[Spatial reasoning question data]
START

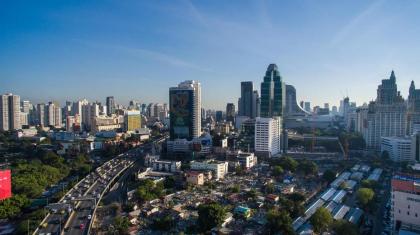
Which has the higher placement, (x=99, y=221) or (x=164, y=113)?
(x=164, y=113)

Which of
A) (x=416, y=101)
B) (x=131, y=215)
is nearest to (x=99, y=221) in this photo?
(x=131, y=215)

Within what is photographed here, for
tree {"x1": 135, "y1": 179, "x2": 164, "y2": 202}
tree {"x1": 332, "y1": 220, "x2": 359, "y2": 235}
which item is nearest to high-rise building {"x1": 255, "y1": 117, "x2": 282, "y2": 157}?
tree {"x1": 135, "y1": 179, "x2": 164, "y2": 202}

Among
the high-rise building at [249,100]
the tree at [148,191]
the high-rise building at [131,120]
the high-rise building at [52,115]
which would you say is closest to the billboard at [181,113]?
the tree at [148,191]

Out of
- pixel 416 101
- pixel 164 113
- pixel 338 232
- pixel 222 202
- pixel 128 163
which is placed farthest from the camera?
pixel 164 113

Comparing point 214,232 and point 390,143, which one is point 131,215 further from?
point 390,143

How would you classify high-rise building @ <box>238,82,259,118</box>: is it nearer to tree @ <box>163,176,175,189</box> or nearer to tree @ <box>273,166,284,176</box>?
tree @ <box>273,166,284,176</box>

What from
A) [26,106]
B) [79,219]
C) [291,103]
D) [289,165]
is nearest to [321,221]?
[79,219]

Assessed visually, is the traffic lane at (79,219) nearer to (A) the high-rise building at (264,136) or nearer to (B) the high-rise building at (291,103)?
(A) the high-rise building at (264,136)

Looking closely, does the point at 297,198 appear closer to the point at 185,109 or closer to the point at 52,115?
the point at 185,109
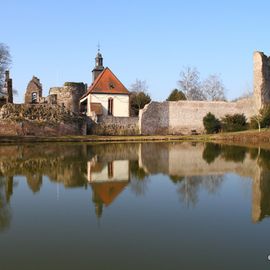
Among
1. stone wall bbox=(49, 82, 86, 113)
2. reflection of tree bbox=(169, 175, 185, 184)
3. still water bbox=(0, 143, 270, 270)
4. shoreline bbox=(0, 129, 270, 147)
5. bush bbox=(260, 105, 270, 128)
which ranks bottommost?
still water bbox=(0, 143, 270, 270)

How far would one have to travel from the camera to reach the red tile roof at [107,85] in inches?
1676

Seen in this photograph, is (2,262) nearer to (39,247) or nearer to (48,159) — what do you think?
(39,247)

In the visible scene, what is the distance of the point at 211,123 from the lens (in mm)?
41469

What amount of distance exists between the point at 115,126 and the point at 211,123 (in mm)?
10032

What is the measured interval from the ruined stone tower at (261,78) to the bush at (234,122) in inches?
87.7

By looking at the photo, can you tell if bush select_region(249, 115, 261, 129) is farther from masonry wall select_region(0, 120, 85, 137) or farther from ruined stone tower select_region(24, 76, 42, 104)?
ruined stone tower select_region(24, 76, 42, 104)

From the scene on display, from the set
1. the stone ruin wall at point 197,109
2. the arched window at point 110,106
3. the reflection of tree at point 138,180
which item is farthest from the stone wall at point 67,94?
the reflection of tree at point 138,180

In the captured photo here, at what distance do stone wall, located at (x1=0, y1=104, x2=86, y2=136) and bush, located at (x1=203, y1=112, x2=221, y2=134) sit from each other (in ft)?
42.0

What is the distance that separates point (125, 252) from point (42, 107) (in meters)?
33.0

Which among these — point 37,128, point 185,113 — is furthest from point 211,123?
point 37,128

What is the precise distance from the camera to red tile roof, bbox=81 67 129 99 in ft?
140

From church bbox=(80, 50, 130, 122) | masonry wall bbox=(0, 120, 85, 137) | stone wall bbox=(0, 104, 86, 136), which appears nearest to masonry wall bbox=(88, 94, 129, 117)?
church bbox=(80, 50, 130, 122)

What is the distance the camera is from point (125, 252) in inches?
229

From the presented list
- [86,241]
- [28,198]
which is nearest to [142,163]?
[28,198]
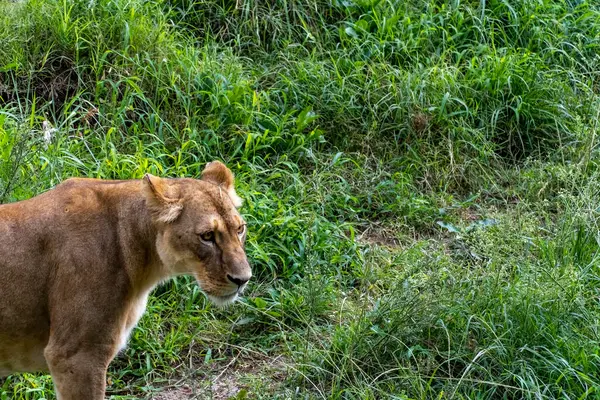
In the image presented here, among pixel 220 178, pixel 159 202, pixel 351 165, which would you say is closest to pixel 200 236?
pixel 159 202

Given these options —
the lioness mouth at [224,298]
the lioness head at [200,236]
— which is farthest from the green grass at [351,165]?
the lioness head at [200,236]

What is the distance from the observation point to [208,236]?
4316 millimetres

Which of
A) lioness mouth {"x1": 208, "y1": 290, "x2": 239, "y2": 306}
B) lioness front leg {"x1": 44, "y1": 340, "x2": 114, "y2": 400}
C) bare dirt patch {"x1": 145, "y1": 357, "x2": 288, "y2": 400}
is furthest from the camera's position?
bare dirt patch {"x1": 145, "y1": 357, "x2": 288, "y2": 400}

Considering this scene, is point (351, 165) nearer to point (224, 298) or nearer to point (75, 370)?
point (224, 298)

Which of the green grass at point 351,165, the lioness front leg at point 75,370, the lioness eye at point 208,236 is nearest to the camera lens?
the lioness front leg at point 75,370

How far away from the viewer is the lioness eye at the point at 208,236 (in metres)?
4.31

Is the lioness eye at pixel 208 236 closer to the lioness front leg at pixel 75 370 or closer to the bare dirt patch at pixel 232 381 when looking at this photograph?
the lioness front leg at pixel 75 370

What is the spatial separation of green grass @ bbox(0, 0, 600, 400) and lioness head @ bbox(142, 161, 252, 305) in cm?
79

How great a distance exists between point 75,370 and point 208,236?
2.53ft

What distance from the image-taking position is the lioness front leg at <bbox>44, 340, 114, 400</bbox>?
416 centimetres

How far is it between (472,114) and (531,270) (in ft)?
6.59

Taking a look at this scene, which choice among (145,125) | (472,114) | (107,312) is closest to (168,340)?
(107,312)

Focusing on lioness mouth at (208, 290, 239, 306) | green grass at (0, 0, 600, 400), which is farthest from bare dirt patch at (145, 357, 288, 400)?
lioness mouth at (208, 290, 239, 306)

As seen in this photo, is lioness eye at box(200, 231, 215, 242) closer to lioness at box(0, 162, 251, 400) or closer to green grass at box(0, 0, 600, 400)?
lioness at box(0, 162, 251, 400)
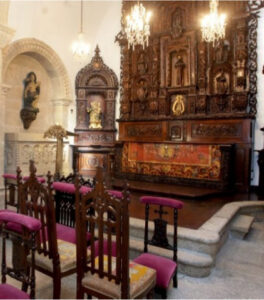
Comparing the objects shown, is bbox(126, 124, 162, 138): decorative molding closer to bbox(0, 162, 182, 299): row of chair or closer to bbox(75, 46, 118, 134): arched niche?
bbox(75, 46, 118, 134): arched niche

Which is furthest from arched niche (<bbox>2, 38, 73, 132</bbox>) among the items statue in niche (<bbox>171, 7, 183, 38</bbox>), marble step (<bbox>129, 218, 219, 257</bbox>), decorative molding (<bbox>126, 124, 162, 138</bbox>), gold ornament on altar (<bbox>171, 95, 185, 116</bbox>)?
marble step (<bbox>129, 218, 219, 257</bbox>)

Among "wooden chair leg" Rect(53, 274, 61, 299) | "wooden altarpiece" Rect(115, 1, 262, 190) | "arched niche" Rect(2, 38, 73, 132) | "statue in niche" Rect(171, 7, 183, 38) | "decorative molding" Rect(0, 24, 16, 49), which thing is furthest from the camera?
"statue in niche" Rect(171, 7, 183, 38)

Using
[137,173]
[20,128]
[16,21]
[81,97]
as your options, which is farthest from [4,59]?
[137,173]

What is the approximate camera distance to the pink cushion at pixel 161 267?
227 centimetres

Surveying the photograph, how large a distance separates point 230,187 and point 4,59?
595 centimetres

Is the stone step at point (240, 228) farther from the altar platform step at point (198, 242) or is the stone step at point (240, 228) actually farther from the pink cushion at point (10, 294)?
the pink cushion at point (10, 294)

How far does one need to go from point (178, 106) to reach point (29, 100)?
4.05 metres

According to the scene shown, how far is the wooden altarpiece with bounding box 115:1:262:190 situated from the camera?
655cm

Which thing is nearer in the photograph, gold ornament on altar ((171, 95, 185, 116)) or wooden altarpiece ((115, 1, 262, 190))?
wooden altarpiece ((115, 1, 262, 190))

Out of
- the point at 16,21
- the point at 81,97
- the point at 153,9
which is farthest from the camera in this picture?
the point at 81,97

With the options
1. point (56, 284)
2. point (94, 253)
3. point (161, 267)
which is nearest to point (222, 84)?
point (161, 267)

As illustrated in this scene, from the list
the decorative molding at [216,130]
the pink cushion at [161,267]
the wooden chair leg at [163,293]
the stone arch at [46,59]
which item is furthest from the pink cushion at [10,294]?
the decorative molding at [216,130]

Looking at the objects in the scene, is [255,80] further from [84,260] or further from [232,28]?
[84,260]

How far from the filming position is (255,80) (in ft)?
22.1
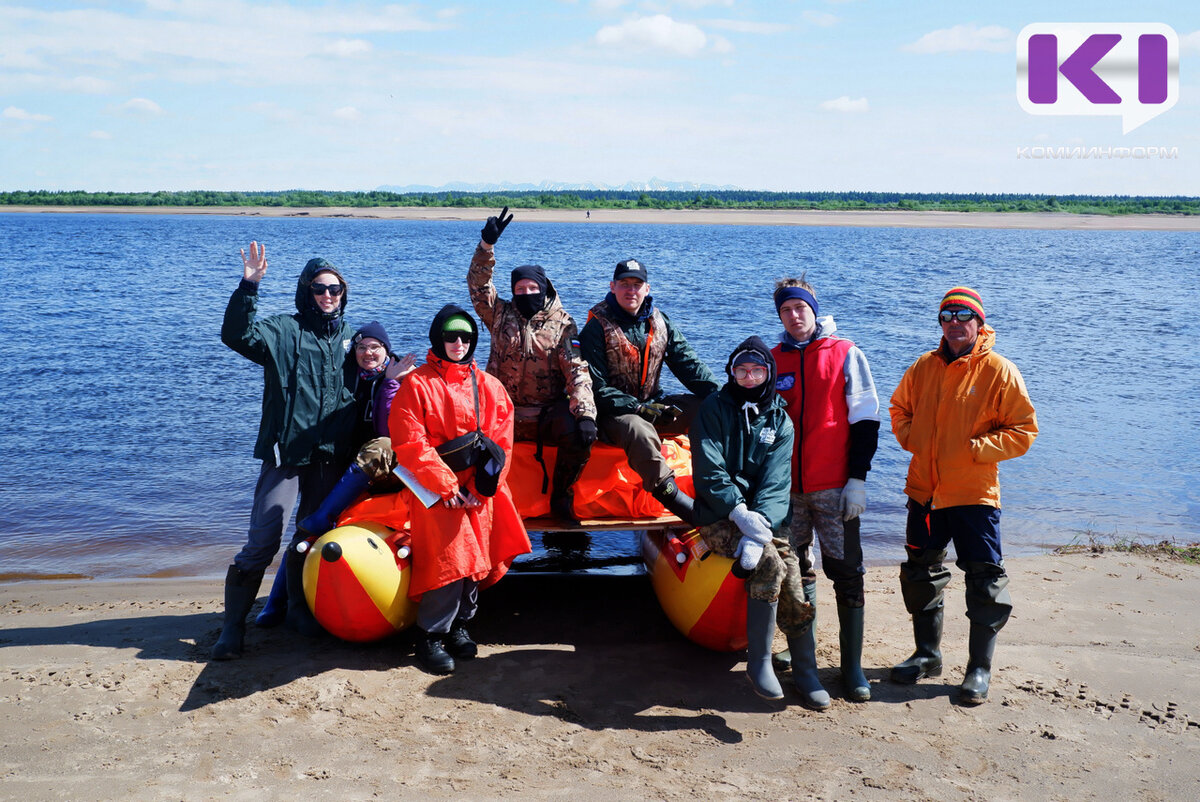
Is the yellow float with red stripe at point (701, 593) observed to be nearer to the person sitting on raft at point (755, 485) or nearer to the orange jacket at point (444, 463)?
the person sitting on raft at point (755, 485)

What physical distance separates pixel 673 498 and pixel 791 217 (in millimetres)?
89512

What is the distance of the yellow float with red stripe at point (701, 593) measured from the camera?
5203 millimetres

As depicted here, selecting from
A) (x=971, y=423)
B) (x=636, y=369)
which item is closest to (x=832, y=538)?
(x=971, y=423)

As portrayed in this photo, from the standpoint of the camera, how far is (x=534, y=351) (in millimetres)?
6023

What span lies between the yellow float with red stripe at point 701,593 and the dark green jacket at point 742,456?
46 centimetres

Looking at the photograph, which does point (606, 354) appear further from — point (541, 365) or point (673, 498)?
point (673, 498)

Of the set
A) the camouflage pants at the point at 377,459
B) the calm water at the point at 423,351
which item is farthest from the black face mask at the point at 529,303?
the calm water at the point at 423,351

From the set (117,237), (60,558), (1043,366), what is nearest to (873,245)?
(1043,366)

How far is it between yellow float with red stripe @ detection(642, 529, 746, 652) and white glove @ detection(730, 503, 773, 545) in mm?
428

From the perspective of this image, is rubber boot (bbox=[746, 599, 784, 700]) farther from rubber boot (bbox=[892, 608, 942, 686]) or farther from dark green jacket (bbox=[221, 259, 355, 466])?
dark green jacket (bbox=[221, 259, 355, 466])

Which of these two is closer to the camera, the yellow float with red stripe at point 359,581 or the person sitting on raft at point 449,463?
the person sitting on raft at point 449,463

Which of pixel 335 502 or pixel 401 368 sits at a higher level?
pixel 401 368

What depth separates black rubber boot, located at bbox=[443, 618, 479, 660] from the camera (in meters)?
→ 5.47

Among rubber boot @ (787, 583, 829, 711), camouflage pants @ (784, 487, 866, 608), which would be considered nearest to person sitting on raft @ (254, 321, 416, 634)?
camouflage pants @ (784, 487, 866, 608)
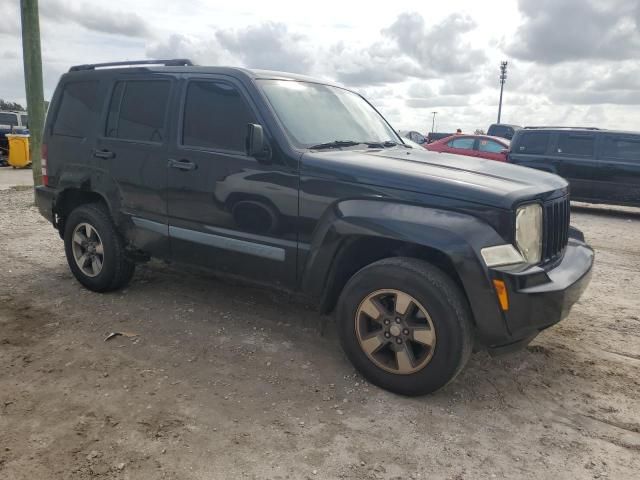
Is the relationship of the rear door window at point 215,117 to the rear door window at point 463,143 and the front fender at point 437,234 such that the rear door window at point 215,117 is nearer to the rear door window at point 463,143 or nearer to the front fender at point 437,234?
the front fender at point 437,234

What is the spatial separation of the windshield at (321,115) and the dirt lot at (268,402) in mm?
1506

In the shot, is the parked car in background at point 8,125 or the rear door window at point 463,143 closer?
the rear door window at point 463,143

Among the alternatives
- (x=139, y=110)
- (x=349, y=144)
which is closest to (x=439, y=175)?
(x=349, y=144)

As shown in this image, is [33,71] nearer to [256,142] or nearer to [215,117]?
[215,117]

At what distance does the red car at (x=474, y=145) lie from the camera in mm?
13109

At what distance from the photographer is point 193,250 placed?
13.3 feet

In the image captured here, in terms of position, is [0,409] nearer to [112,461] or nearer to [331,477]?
[112,461]

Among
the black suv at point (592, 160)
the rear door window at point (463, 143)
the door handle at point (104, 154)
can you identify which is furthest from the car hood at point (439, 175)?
the rear door window at point (463, 143)

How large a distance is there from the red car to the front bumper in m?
10.3

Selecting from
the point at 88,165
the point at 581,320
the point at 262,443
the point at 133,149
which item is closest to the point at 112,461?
the point at 262,443

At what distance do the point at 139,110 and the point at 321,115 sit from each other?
5.05 feet

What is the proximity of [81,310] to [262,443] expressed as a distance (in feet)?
8.14

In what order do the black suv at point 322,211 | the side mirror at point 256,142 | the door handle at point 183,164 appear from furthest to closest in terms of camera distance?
the door handle at point 183,164
the side mirror at point 256,142
the black suv at point 322,211

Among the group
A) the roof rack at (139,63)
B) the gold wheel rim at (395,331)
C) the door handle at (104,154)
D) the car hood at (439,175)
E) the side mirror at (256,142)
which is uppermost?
the roof rack at (139,63)
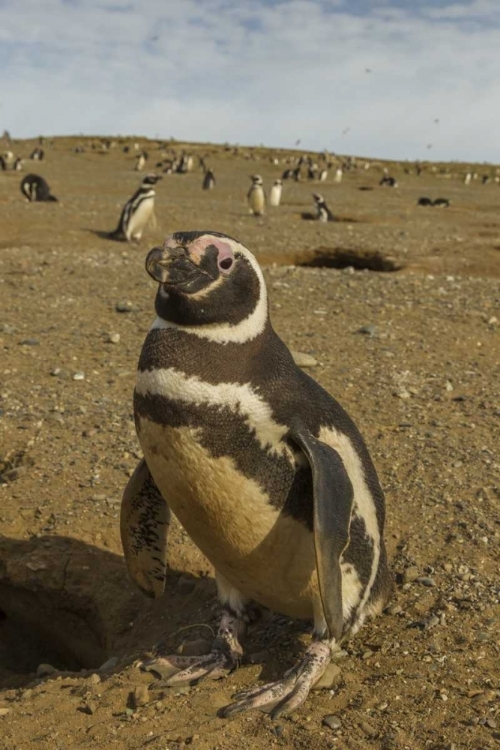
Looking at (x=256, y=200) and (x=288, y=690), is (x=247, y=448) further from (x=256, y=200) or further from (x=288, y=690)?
(x=256, y=200)

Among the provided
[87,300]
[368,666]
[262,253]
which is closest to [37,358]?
[87,300]

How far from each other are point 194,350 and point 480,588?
5.31ft

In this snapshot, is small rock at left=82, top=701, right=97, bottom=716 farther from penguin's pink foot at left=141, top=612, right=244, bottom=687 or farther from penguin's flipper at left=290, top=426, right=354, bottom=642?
penguin's flipper at left=290, top=426, right=354, bottom=642

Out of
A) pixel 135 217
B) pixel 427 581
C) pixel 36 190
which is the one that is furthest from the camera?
pixel 36 190

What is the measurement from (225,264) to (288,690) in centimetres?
140

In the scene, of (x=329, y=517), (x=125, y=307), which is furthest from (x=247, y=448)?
(x=125, y=307)

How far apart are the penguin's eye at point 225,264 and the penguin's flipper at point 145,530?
2.89 ft

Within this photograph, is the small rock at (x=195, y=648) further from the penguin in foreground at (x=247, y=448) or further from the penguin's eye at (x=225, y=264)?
the penguin's eye at (x=225, y=264)

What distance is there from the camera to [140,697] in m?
2.71

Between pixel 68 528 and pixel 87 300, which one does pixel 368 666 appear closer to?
pixel 68 528

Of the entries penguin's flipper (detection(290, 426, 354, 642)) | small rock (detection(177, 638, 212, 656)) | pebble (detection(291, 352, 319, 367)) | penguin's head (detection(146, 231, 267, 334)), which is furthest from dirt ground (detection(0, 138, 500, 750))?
penguin's head (detection(146, 231, 267, 334))

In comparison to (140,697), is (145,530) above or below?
above

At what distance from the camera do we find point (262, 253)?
10930 mm

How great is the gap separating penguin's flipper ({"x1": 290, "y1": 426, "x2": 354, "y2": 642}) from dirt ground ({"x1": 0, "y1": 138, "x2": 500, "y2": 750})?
390 millimetres
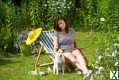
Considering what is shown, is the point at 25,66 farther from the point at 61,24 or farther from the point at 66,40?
the point at 61,24

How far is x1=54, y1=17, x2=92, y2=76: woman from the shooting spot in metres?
9.38

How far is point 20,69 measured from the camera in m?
9.84

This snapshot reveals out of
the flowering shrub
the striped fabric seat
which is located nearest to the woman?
the striped fabric seat

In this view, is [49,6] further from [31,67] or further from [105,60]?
[105,60]

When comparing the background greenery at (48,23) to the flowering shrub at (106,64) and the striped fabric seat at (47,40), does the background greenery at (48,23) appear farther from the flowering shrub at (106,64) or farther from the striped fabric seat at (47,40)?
the flowering shrub at (106,64)

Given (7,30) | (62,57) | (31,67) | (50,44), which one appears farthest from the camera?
(7,30)

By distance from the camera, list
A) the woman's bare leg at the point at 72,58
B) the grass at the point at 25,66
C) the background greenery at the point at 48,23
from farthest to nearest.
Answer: the background greenery at the point at 48,23 → the woman's bare leg at the point at 72,58 → the grass at the point at 25,66

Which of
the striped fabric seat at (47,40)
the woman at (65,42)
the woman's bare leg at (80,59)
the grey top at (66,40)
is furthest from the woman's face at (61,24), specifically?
the striped fabric seat at (47,40)

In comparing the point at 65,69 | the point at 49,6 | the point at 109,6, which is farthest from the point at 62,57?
the point at 49,6

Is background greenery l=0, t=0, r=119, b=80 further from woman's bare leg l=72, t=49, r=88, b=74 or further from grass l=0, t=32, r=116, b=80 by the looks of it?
woman's bare leg l=72, t=49, r=88, b=74

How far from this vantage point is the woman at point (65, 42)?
9375 millimetres

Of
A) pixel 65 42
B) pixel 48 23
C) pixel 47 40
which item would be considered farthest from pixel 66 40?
pixel 48 23

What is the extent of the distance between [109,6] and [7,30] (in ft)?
9.71

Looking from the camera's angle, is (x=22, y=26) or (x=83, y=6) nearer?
(x=22, y=26)
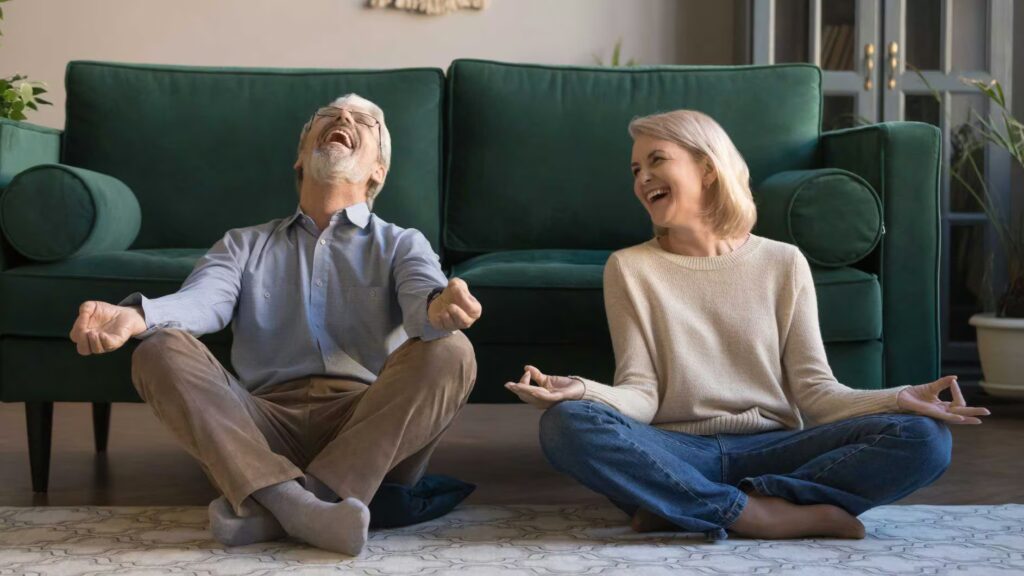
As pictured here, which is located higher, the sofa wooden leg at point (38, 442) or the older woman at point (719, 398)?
the older woman at point (719, 398)

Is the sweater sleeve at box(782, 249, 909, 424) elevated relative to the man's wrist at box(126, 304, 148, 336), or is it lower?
lower

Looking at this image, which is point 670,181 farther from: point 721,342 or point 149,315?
point 149,315

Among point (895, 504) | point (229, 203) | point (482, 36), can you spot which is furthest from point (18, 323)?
point (482, 36)

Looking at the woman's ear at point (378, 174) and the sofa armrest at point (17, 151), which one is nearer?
the woman's ear at point (378, 174)

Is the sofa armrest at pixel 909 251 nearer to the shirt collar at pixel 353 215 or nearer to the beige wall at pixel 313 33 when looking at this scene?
the shirt collar at pixel 353 215

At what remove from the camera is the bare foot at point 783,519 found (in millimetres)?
1876

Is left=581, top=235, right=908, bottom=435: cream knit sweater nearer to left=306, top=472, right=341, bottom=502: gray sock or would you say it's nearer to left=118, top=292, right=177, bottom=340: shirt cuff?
left=306, top=472, right=341, bottom=502: gray sock

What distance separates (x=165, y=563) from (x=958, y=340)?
3258 mm

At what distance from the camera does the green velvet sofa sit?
248cm

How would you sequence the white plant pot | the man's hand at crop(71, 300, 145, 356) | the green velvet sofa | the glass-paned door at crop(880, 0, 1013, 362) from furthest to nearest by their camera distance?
the glass-paned door at crop(880, 0, 1013, 362) → the white plant pot → the green velvet sofa → the man's hand at crop(71, 300, 145, 356)

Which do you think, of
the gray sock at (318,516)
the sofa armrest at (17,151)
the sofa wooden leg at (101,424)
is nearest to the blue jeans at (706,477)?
the gray sock at (318,516)

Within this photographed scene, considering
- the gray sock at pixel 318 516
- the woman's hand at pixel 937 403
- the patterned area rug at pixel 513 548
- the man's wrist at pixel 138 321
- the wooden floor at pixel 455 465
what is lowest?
the wooden floor at pixel 455 465

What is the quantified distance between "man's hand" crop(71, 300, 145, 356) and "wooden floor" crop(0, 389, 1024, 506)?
26.6 inches

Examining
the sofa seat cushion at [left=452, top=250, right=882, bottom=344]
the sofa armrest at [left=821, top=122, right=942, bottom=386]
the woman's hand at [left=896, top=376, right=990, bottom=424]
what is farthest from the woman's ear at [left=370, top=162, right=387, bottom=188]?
the sofa armrest at [left=821, top=122, right=942, bottom=386]
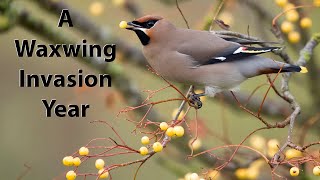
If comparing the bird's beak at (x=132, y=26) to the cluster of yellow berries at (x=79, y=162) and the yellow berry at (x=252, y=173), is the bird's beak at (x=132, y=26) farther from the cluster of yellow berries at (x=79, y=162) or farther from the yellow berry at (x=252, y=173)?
the yellow berry at (x=252, y=173)

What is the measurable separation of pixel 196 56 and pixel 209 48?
13 cm

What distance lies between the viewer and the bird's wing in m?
3.76

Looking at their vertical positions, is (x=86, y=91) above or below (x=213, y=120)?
above

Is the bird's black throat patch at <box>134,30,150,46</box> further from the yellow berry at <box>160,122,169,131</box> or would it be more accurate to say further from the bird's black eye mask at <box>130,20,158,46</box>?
the yellow berry at <box>160,122,169,131</box>

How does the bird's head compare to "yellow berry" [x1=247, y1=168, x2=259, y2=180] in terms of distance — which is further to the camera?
"yellow berry" [x1=247, y1=168, x2=259, y2=180]

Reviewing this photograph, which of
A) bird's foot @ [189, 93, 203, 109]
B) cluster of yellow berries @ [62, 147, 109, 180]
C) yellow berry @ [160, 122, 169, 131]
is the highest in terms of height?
bird's foot @ [189, 93, 203, 109]

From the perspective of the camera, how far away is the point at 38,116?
7281 mm

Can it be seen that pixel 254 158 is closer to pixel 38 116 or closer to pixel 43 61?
pixel 43 61

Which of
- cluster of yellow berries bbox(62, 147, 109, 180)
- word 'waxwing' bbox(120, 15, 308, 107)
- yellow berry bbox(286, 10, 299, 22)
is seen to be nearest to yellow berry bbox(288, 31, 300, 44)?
yellow berry bbox(286, 10, 299, 22)

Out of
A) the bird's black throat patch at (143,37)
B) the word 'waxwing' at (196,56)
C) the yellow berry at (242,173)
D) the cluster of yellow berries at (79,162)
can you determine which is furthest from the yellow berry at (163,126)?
the yellow berry at (242,173)

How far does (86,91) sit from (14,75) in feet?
7.12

END

## To be done
All lines from the one with "What is the measurable" through the final line above are to be quoted exactly; quote no other line.

## Response
What is the measurable separation of pixel 196 56 and pixel 209 48?
13 cm

What distance lies between the viewer and the bird's wing in m?
3.76

Looking at their vertical positions, is (x=86, y=91) above or below (x=213, y=120)?
above

Is the bird's black throat patch at <box>134,30,150,46</box> further from the yellow berry at <box>160,122,169,131</box> or would it be more accurate to say further from the bird's black eye mask at <box>130,20,158,46</box>?
the yellow berry at <box>160,122,169,131</box>

How does the bird's head compare to "yellow berry" [x1=247, y1=168, x2=259, y2=180] in terms of distance — which is further to the camera?
"yellow berry" [x1=247, y1=168, x2=259, y2=180]

Reviewing this photograph, which of
A) bird's foot @ [189, 93, 203, 109]
B) cluster of yellow berries @ [62, 147, 109, 180]
C) yellow berry @ [160, 122, 169, 131]
is the highest in terms of height?
bird's foot @ [189, 93, 203, 109]

From the perspective of the camera, how far away is the point at 38,116?
7281 mm

Can it be seen that pixel 254 158 is closer to pixel 38 116 or closer to pixel 43 61?
pixel 43 61

Which of
- cluster of yellow berries bbox(62, 147, 109, 180)
- word 'waxwing' bbox(120, 15, 308, 107)
- yellow berry bbox(286, 10, 299, 22)
is seen to be nearest to yellow berry bbox(288, 31, 300, 44)?
yellow berry bbox(286, 10, 299, 22)

Out of
A) the bird's black throat patch at (143,37)
B) the word 'waxwing' at (196,56)
C) the yellow berry at (242,173)
D) the cluster of yellow berries at (79,162)
can you determine which is furthest from the yellow berry at (163,126)?
the yellow berry at (242,173)

How far does (86,91) sit from (14,75) in feet?
7.12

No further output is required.